### [STUDY TEXT]
######
My personal favorite contrast is located in the Spiritual Bodies portion of the exhibition. The section explores color within religious artifacts to examine how the artists presented race, particularly in Hindu and Christian works. On the right side of the section, two portrayals of Madonna and Child work together to create a contrasting image.
But perhaps it is wrong to call them contradictory. Their subjects are nearly the same, with their positions mirrored, but the compositions are completely different. The right image, “Madonna and Child with Saint Ambrose” (1549) by Girolamo da Santacroce, is painted in a traditional Renaissance style, with saturated dyes ornamenting the clothes of the Virgin Mary and the saint. Its partner painting, “The Birth of Jesus” (1964) by Azaria Mbatha, is completely black-and-white. Mary and Jesus are depicted as Black, while da Santacroce painted them and Saint Ambrose as white. Mbatha’s work also positions them in a triangular pattern, surrounded by animals and foliage. It hints at one of the core themes of the exhibition: diverse mediums and diverse subjects.
The exhibition was inspired by EmbraceRace, an organization that aims to “support parents, guardians, educators, and other caregivers working to raise children who are thoughtful, informed and brave about race,” according to Melissa Giraud, one of the founders, who spoke at Saturday’s opening. The organization holds workshops that, among other things, invite children to examine their own features and understand what it’s like to really draw yourself in “Drawing Differences.”
The opening featured a few speakers, beginning with Siddhartha V. Shah, director of the Mead, who explained the importance of the exhibit, reflecting on the lack of representation he saw growing up. Afterward, Camarena spoke about her Latina identity and how, in her hometown of Miami, people often divorce their Blackness from that identity. Giraud spoke about EmbraceRace’s connection with the exhibition, and Arthur ended the reception by reading an original poem about their hair and friendships.
######
### [EXTRACTED DATA]
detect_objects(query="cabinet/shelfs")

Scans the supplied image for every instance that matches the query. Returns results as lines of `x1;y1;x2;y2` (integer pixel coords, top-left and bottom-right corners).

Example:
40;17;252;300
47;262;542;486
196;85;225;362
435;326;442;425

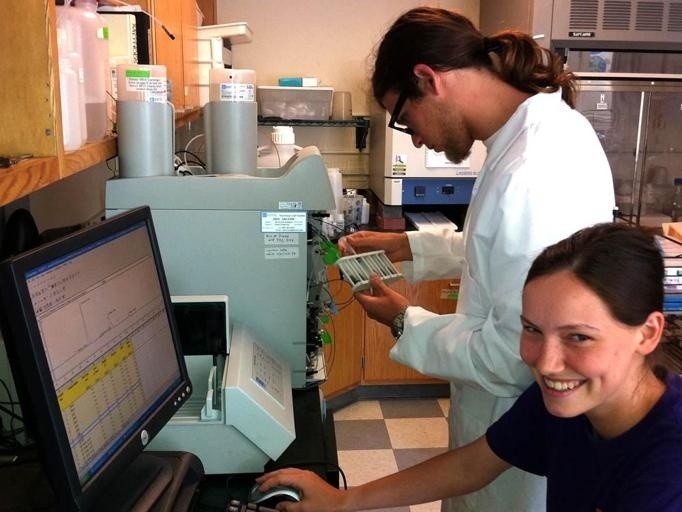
314;246;463;416
0;2;219;210
565;72;682;235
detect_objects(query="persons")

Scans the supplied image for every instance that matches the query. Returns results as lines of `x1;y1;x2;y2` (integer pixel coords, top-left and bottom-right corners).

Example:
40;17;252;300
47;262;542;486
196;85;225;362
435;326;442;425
335;7;616;511
252;221;682;512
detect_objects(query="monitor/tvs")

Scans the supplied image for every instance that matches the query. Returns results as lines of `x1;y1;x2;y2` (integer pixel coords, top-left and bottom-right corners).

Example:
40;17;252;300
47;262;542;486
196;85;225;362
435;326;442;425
0;205;195;512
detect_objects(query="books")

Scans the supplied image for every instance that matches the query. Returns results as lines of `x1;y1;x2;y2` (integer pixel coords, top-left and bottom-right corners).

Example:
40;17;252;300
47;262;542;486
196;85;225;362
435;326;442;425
654;221;681;314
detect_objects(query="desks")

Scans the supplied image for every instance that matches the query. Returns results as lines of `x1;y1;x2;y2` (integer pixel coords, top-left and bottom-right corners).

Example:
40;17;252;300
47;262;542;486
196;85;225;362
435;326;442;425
191;381;338;511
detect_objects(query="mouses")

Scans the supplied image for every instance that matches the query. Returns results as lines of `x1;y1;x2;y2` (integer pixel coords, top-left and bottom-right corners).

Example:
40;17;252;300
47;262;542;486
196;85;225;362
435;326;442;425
245;483;300;505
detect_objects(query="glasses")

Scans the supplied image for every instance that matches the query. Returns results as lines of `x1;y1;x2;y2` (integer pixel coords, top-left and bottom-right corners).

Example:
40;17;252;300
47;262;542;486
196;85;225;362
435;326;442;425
387;74;418;136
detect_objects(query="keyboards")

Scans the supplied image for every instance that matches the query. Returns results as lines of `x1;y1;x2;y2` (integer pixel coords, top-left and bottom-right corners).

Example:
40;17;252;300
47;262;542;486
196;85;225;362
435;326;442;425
226;498;282;512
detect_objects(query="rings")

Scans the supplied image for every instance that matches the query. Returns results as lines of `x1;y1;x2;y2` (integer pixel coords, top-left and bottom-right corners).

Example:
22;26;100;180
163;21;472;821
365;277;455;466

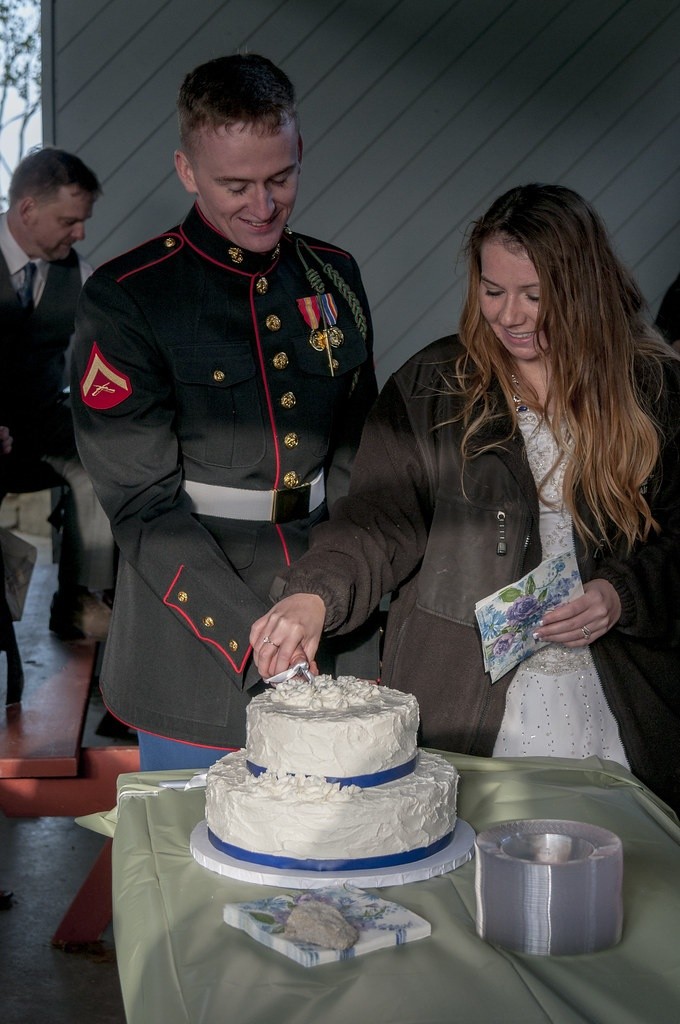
580;625;592;640
263;636;280;648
######
### [PROBLEM DESCRIPTION]
Resume the text about the exhibition at the Mead, picking up after its last sentence. The records aren't needed for this.

### [ANSWER TO THE EXERCISE]
Camarena began working on the exhibition after attending one of these workshops at Jones Library. “I thought of my own experience in art classes where I wasn’t super confident in how I could depict myself … I didn’t know how to use the crayons that were available to me to make skin tones. So oftentimes it would probably be a peach color, because that was the only one in the packet. And so, when I saw these kids learning how to lay out their skin tones [and] blend these different colors in a way so that they make their specific shade of brown, I was really inspired by that. And I was like, ‘Dang, I wish I had this as a kid.’”
Arthur joined the project during their time as an intern this summer, once Camarena and Potter-Ndiaye were already in the process of curating the exhibit. Their portion of the project focused primarily on the educational aspect of the exhibit: “[We were] thinking about broader things of, ‘How is this exhibition that’s education-focused going to be in a space? How do we want to engage people, especially children, with these difficult topics that we're talking about? How do we want the collaboration with EmbraceRace to come to be, and show in the space?’”
The second half of “Re/Presenting” will open in the spring semester, and the exhibition will be on display until July 6, 2025.